Através da sua cruz gloriosa, Jesus amplifica e supera quer o alimento do exílio, onde os hebreus punham todo o seu desejo, quer o remédio do deserto, que Deus recomenda a Moisés para significar corporalmente o restauro da aliança danificada pela desobediência a Deus. O diác. sírio Santo Efrém, doutor da Igreja, reflete que nesta “ponte lançada sobre o abismo da morte” Cristo
é o glorioso «filho do carpinteiro» (Mt 13,55), que, no carro da cruz, desceu à voraz garganta da morada dos mortos e transferiu o género humano para a morada da vida (cf Col 1,13). E, se pela árvore do paraíso o género humano caíra na morada dos mortos, pela árvore da cruz passou para a morada da vida. Naquele madeiro, fora enxertado o azedume; neste, foi enxertada a doçura, para que nele reconheçamos o Senhor a quem nenhuma criatura pode opor-se.
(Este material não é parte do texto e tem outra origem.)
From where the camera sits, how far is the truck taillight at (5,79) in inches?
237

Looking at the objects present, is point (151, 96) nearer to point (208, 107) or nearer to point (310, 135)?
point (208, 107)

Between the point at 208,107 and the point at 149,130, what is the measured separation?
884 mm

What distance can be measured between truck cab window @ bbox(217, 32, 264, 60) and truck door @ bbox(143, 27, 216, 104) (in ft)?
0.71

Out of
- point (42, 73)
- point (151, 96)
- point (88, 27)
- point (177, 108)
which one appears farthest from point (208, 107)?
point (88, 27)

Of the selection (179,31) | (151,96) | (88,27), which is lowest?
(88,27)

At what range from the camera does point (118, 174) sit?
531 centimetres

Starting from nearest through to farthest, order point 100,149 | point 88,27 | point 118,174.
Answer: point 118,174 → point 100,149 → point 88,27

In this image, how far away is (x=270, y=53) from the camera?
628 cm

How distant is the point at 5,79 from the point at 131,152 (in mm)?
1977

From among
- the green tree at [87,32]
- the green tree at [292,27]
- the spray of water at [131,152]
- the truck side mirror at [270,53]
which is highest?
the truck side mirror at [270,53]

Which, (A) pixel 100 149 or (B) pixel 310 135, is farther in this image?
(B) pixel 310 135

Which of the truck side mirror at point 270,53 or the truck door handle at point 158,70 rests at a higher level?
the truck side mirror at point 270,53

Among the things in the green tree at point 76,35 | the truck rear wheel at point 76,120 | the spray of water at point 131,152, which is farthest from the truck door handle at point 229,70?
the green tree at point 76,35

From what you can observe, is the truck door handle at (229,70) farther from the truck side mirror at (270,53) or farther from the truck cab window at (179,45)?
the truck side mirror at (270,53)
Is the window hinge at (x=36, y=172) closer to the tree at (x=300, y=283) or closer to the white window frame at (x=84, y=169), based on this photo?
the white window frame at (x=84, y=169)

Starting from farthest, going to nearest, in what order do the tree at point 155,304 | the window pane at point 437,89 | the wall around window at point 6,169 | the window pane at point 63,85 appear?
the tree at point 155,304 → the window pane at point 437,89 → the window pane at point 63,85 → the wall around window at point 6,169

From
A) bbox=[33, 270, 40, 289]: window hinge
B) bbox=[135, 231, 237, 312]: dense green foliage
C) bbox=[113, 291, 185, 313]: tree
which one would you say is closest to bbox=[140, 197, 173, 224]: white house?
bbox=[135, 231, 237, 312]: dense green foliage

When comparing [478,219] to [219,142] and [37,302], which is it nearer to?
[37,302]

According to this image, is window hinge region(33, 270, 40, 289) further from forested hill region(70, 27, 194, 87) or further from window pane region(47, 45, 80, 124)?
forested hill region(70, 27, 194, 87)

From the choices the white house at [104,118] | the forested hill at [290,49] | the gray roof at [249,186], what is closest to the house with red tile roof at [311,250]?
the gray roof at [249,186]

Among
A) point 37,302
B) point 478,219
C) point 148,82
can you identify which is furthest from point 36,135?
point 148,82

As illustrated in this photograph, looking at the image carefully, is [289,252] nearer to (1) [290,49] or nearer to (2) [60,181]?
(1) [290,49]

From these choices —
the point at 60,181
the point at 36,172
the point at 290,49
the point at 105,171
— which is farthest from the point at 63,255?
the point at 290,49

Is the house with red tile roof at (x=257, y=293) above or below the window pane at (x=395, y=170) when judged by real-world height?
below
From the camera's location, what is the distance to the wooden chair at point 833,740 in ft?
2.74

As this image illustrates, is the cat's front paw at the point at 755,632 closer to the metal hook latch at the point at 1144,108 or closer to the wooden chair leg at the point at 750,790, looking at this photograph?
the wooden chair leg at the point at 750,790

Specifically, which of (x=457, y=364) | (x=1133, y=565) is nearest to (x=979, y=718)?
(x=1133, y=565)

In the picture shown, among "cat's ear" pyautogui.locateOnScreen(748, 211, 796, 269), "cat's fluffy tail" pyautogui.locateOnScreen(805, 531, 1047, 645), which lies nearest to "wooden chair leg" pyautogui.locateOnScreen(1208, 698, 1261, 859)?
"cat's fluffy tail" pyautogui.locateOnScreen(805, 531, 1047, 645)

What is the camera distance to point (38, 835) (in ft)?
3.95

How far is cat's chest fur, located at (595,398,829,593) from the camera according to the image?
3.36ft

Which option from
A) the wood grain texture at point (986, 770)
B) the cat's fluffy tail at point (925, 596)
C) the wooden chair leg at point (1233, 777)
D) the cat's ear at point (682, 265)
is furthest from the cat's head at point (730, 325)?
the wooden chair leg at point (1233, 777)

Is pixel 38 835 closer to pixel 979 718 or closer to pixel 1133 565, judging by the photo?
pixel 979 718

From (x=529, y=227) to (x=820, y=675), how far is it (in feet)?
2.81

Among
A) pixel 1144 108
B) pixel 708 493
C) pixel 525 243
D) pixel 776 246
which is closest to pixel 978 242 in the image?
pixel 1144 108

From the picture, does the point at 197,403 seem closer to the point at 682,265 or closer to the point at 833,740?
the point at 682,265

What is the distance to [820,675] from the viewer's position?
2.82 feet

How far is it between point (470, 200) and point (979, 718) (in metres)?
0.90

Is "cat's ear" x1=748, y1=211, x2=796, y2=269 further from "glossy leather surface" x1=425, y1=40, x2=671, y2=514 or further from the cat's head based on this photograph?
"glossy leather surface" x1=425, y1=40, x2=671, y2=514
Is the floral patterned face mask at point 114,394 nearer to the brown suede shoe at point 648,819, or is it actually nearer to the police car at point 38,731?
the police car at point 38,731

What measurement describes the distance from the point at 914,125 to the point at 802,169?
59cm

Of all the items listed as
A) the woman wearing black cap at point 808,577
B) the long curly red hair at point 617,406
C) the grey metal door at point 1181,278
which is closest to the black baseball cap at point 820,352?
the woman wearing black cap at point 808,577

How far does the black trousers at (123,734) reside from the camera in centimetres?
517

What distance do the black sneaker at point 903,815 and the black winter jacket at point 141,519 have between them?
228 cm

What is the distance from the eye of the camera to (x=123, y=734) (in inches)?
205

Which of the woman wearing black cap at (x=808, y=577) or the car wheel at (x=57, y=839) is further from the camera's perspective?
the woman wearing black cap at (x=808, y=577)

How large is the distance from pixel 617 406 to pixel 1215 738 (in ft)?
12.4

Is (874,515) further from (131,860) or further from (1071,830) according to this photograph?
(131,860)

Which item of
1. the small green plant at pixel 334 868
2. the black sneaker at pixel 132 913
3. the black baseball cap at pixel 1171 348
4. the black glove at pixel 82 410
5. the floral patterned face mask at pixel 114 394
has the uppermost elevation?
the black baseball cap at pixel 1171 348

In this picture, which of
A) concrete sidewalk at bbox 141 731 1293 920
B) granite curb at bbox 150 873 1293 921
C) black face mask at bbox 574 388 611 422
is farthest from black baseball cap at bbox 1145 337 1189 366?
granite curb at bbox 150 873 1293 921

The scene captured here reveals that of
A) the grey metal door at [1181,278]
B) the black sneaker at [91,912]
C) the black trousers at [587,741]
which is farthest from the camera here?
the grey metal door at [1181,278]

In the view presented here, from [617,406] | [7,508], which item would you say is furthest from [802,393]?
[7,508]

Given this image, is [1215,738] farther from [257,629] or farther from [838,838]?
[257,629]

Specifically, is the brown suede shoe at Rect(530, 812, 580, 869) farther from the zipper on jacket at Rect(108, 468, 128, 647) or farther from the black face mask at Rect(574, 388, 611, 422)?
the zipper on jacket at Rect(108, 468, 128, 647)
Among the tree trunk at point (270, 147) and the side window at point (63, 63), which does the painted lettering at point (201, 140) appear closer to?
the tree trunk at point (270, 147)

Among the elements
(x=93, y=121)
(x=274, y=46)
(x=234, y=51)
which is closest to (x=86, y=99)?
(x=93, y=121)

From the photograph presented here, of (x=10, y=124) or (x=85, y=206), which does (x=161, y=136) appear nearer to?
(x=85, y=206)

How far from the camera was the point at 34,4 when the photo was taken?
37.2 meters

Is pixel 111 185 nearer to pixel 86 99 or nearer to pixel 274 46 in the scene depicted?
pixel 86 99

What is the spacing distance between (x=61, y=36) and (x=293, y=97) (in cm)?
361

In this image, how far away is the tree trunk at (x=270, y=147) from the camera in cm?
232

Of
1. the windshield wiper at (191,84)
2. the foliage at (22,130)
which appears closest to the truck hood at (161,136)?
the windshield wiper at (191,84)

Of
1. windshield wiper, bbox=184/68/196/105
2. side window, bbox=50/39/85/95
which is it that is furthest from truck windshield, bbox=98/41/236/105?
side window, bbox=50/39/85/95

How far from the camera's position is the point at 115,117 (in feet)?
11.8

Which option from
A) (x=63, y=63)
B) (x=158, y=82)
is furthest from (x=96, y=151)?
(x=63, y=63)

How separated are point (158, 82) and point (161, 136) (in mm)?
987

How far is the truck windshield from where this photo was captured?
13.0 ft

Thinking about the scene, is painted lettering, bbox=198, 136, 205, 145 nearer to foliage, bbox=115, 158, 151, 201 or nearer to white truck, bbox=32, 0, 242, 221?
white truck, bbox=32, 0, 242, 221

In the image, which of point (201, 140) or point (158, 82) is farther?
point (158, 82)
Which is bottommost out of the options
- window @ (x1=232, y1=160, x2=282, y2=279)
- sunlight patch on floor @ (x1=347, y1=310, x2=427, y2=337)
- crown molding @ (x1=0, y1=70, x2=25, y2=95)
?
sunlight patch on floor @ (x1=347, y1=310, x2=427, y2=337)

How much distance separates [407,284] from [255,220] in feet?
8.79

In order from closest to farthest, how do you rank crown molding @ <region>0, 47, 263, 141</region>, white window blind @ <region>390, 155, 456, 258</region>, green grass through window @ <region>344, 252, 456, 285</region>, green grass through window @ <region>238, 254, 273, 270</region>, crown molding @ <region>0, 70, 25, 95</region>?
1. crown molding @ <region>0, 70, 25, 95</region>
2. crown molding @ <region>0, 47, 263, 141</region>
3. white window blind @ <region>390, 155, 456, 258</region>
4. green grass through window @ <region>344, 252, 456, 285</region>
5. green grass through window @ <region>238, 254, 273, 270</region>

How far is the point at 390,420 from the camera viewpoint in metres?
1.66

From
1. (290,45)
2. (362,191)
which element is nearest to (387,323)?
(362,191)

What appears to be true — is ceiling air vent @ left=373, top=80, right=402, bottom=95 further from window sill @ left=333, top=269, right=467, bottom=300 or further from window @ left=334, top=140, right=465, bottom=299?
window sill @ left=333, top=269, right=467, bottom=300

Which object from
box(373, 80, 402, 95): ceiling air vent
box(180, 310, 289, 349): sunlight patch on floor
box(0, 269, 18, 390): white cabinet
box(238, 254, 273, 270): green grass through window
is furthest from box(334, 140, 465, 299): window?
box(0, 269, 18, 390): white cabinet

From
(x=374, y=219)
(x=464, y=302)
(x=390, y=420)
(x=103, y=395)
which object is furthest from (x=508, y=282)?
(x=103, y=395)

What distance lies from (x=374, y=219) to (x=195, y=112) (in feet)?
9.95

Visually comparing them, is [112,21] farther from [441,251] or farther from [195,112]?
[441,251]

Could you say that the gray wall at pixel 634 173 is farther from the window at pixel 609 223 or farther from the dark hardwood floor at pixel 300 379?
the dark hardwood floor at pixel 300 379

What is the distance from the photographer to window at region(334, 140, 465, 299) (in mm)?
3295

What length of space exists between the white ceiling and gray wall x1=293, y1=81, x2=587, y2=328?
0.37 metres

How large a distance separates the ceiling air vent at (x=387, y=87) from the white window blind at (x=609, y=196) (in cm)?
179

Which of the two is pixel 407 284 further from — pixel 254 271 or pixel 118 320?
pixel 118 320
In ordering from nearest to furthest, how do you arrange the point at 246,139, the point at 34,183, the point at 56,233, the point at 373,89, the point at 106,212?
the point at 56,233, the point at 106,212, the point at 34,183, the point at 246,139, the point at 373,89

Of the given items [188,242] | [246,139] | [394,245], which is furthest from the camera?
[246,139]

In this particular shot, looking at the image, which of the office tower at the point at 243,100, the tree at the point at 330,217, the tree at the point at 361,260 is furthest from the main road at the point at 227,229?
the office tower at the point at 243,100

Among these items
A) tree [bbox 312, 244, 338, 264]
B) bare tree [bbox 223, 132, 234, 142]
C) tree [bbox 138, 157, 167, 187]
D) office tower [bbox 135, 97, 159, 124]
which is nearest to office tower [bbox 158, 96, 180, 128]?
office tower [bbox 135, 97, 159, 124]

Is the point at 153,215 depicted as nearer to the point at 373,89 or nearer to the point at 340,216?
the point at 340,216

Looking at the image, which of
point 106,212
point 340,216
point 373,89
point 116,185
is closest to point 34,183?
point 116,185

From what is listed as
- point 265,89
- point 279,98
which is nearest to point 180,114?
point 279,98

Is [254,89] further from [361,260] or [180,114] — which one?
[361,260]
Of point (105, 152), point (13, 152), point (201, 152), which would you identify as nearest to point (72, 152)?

─ SANTO EFRÉM, Homilia sobre Nosso Senhor
Na sua recente Carta Apostólica Desiderio desideravi (“Desejo ardentemente”), o Papa Francisco não quer entrar em “guerras litúrgicas”, mas, pelo contrário e evidentemente influenciado pelo teólogo Romano Guardini, pretende personificar a dinâmica de atração patenteada pela exaltação de Cristo na Cruz:
Ninguém tinha ganho um lugar para aquela Ceia. Todos foram convidados ou, melhor, atraídos pelo desejo ardente que Jesus tem de comer aquela Páscoa com eles: Ele sabe que é o Cordeiro daquela Páscoa, sabe que é a Páscoa. Esta é a novidade absoluta daquela Ceia, a única verdadeira novidade da história, que torna aquela Ceia única e, por isso, “última”, irrepetível. Toda via, o seu infinito desejo de restabelecer a comunhão connosco, que era e continua a ser o projeto originário, só poderá ser saciado quando todos os homens, de todas as tribos, línguas, povos e nações (Ap 5, 9) comerem o seu Corpo e beberem o seu Sangue: por isso aquela mesma Ceia se tornará presente, até ao seu regresso, na celebração da Eucaristia.
─ PAPA FRANCISCO, Desiderio desideravi, n. 4
Tudo começa com o desejo de Deus; resta que aqueles que frequentam este memorial se deixem encantar, a ponto de possibilitar uma revolução da ternura que aproxime a humanidade de Deus. Reparemos como tantas vezes certas as celebrações da liturgia serviram de repelentes (a ver por um certo “divórcio” entre Catequese e Liturgia e pela estatística de participação dos batizados, afetada também pela pandemia, em Portugal menos de 20% dos 80% de batizados). Significa que o primeira ato a cumprir por parte dos católicos é “render-se ao seu amor, deixar-se atrair por Ele” (n. 6) a pontos de O poder levar aos outros (cf. PONTO.SJ).
O testemunho daquela Irmã colombiana mostra como, a partir de uma convivência simples, os jovens têm sido atraídos à Eucaristia e aos outros sacramentos. Na sua Carta Apostólica, o Papa Francisco garante que há uma desproporção entre a imensidade do dom oferecido por Deus e a pequenez de quem o recebe. Não obstante esta pequenez e a incompreensão do mistério, os Apóstolos foram convidados a transmiti-lo a todas as gerações.